■ **Reading passage**

Saturday 9 April 2016

Thoughts on the Referendum and Faith



Politics and nationalism are a powerful concoction. They have driven ordinary people to insanity. So if you sprinkle a bit of religion into the cauldron, you can be making a potent and sometimes poisonous brew.

I’m going to try to avoid doing that in this blog entry (although the insanity is a given). But I wanted to write about Brexit and the spiritual aspect of the referendum.

The politically enlightened know that politics influences everything. The spiritually enlightened know that even politics is influenced by the spiritual.

To put things into context, Britannia has been a little under the weather recently. Her helmet has slipped and her shield has rusted in the salty sea wind. And as for her trident – well, it’s pointless and expensive. Some people think she needs to get up out of that throne and make a stand (idle shirker that she is). In fact, to all appearances, Britannia has seemed a little sickly of late.

And with a referendum coming up, the theory is that Britannia now has to decide which side she wants to be on – or to be misled in the process.

No fear tactics there then. ‘No-one’s misleading no-one’. ‘Don’t personify a country which does not even have the luxury to claim a soul’. ‘Speak sense man’.

To add some context to Brexit and the way in which it relates to Christianity, you may need to look into a Christian conspiracy theory or two. Namely, the idea that the EU is the revived Roman Empire which, in the future will be led by evil personified. This particular conspiracy theory draws from classic books such as Hal Lindsey’s ‘The Late, Great Planet Earth’ and originates from the biblical books of Daniel and Revelation. You can probably see the whole theory elsewhere if you are minded to do so. It is eschatology, the study of the end times, and it is all up for debate anyway. Better still, if you haven’t already, read Revelation (but don’t read it at night as it has the same contrast of beauty and ugliness as Macbeth).

■ **Dataset records**
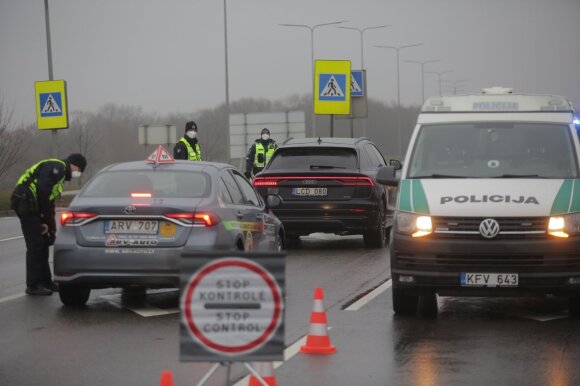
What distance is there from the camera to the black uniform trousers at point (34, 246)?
1266 centimetres

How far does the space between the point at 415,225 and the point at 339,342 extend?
5.16 ft

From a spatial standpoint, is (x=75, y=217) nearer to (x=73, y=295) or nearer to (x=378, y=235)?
(x=73, y=295)

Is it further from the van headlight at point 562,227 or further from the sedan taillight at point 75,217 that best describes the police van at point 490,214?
the sedan taillight at point 75,217

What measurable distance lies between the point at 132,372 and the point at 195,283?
237 centimetres

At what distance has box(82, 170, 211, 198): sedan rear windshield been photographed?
11477mm

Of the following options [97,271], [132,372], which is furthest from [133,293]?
[132,372]

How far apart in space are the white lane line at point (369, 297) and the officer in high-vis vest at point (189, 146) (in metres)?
7.96

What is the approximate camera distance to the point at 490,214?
34.0 ft

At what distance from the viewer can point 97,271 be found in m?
11.1

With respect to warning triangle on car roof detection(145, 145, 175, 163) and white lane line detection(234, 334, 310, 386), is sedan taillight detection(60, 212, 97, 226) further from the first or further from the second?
white lane line detection(234, 334, 310, 386)

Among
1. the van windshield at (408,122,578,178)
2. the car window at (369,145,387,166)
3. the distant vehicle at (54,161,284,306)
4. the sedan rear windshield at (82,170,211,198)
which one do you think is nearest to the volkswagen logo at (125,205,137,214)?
the distant vehicle at (54,161,284,306)

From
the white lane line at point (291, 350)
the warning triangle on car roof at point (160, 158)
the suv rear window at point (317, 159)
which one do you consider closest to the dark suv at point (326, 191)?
the suv rear window at point (317, 159)

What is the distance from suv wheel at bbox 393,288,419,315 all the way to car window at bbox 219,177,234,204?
81.0 inches

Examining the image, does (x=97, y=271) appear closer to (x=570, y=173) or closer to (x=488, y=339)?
(x=488, y=339)
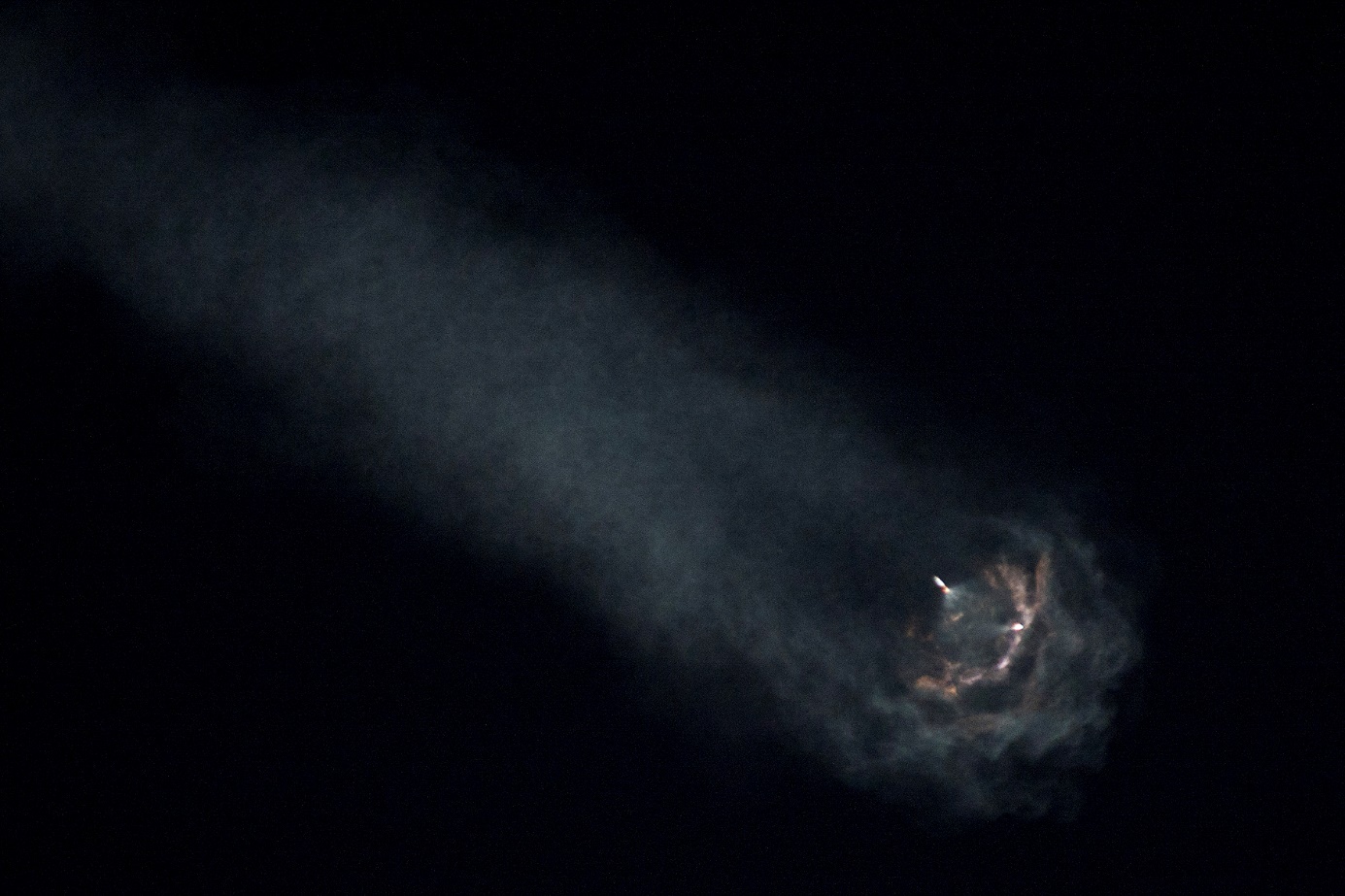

■ **Written instruction**
Answer these questions about the blog entry, one per line:
1. What date appears at the top?
2. Which Hal Lindsey book is named?
3. Which play does the writer compare Revelation to?
This material has no connection to the blog entry.

■ **Task answer**
1. Saturday 9 April 2016
2. 'The Late, Great Planet Earth'
3. Macbeth